Life is just beginning.

I would like to make it clear that while I find some merit in each of the five reasons most often given to ban drugs or to control the sale of drugs, I also find a great deal of hypocrisy and politics in each of these reasons. You may ask: “If someone broke into your house to steal or buy drugs, what would you do?”  My answer:  I would probably shoot them.  I am not condoning criminal behavior or the argument that so and so was drunk or high and was not responsible.  Drug addicts and alcoholics should not be exempt from the responsibility for crimes they commit while under the influence.   You do the crime, you serve the time.

3 Comments (+add yours?)

  1. Jeanine
    Mar 29, 2014 @ 15:19:30

    I enjoyed your blog. It brought to mind a support group i had to attend to quit cigarettes back in my late 30s. You could not buy nicotine patches over the counter. You were prescribed the patches by a doctor, and referred to a 10 week class to monitor your progress. The woman that headed the class never smoked a cigarette, cigar, tiparillo or pipe a day in her life, ….but she explained that she could relate to addiction as hers was food. As someone with a very addictive personality I so wish I was one of those people who could moderate the use of tobacco, alcohol, etc. but for us who cannot control, we must abstain all together. How unfair. LOL.
    Thanks for the good read.

    Reply

  2. Jeanine
    Mar 29, 2014 @ 15:30:05

    I meant to address your question regarding how we should treat the addict who breaks into homes to steal to support their habit. I have ZERO tolerance for them and another person may have an argument that they are not in their right mind.
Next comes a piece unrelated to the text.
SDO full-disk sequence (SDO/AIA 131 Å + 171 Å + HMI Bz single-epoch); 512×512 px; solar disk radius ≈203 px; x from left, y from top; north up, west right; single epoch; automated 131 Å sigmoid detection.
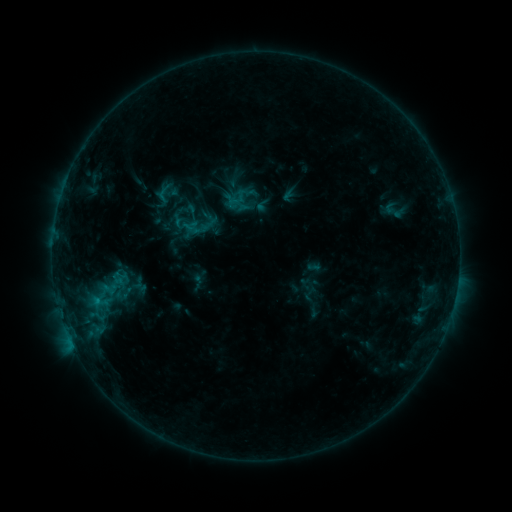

I’ve been there, and I know what it is like to suffer for over weeks without sleep, loss of appetite, sweating profusely, skin crawling, and I would never think of knocking over a pharmacy, or stealing someone prized possessions to support an addiction that I was 100% responsible for creating. If anything, this society has shown too much lenience for this criminal behavior and I think tougher laws should be enforced.

    Reply

  3. johnpersico
    Mar 30, 2014 @ 22:19:18

    Thanks for the comments Jeanine. You have been there and your comments are very illustrative of what many drug addicts face.